Принесли пирог, я откусил его, прожевал, запил кофе и кивнул.
– В новолуние обычные оборотни на людей не нападают, поэтому газетчики и вспомнили о Прокрусте.
– Но если это не Прокруст, – скептически поморщился констебль, – и не «обычный», как ты выразился, оборотень, тогда кто?
– Оборотень, который контролирует свою звериную сущность в любое время, вне зависимости от фаз луны, – ответил я.
– Такое возможно?
– Разумеется.
Рамон задумчиво потер подбородок.
– Допустим, ты прав…
– Я прав без всяких «допустим»! – отрезал я. – Характер ранений у первого покойника полностью совпадает с почерком нашего убийцы.
– Ты не видел первого покойника.
– Здесь написано достаточно.
Констеблю надоело со мной спорить, он посмотрел на часы и поставил вопрос ребром:
– Даже если ты прав, что это нам дает?
– Мы можем выследить убийцу.
Рамон рассмеялся:
– Высокого худого левшу, возможно, приезжего? В Новом Вавилоне? Лео, это все равно, что искать монетку, переворачивая камни на морском берегу! Придется опросить миллионы человек!

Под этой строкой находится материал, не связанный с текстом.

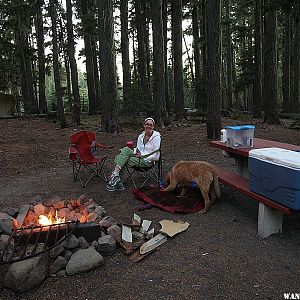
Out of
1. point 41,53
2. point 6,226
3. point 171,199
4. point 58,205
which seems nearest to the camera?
point 6,226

– Вовсе нет, – спокойно возразил я. – Скажи, что ты видишь на снимке?
Констебль взял газету, какое-то время рассматривал ее, потом предположил:
– Подворотню? – но сразу поправился: – Кровь?
– Именно! – подтвердил я. – Убийца не мог не перепачкаться в ней с ног до головы. Неужели ты полагаешь, что он ходил в таком виде по улицам?
– Был поздний вечер, – пробормотал Рамон, – магазины готового платья давно закрылись. Но рядом парк. Он мог отстирать одежду там.
– В грязной воде и без мыла? – усомнился я, обдумал это предложение и кивнул. – Да, мог. Но сомневаюсь, что у него хватило на это выдержки.
– Полагаешь, опасался облавы?
– А ты бы не опасался на его месте? Жестокое убийство, кровавые следы ведут в парк – прочесать заросли в такой ситуации вполне логично, не так ли? Оборотень не мог знать, когда именно обнаружат тело. Он спешил.
– Допустим. Но ты представляешь, сколько людей придется опросить? И заметь – опросить повторно! Думаешь, сумеешь найти хоть кого-нибудь, у кого расспросы сыщиков уже в печенках не сидят?
– Следователи просто не знали, кого надо искать и что именно спрашивать, – заявил я.
Рамон допил вино и усмехнулся:
– А ты знаешь?
– Голод и боль, – произнес я и повторил: – Голод и боль.
– Голод? – прищурился констебль, припоминая мой рассказ о бойне в доме Левинсона. – Объеденная гувернантка?
– Именно. Задерживаться на месте преступления было чрезвычайно опасно, но убийца не только смыл с себя кровь, что логично, но и перекусил. Его мучил голод. И мучит всякий раз после обращения в зверя.
Вопреки досужим вымыслам, оборотни вовсе не испытывают противоестественной тяги к человечине. Они просто хотят есть и не слишком в этом вопросе привередливы.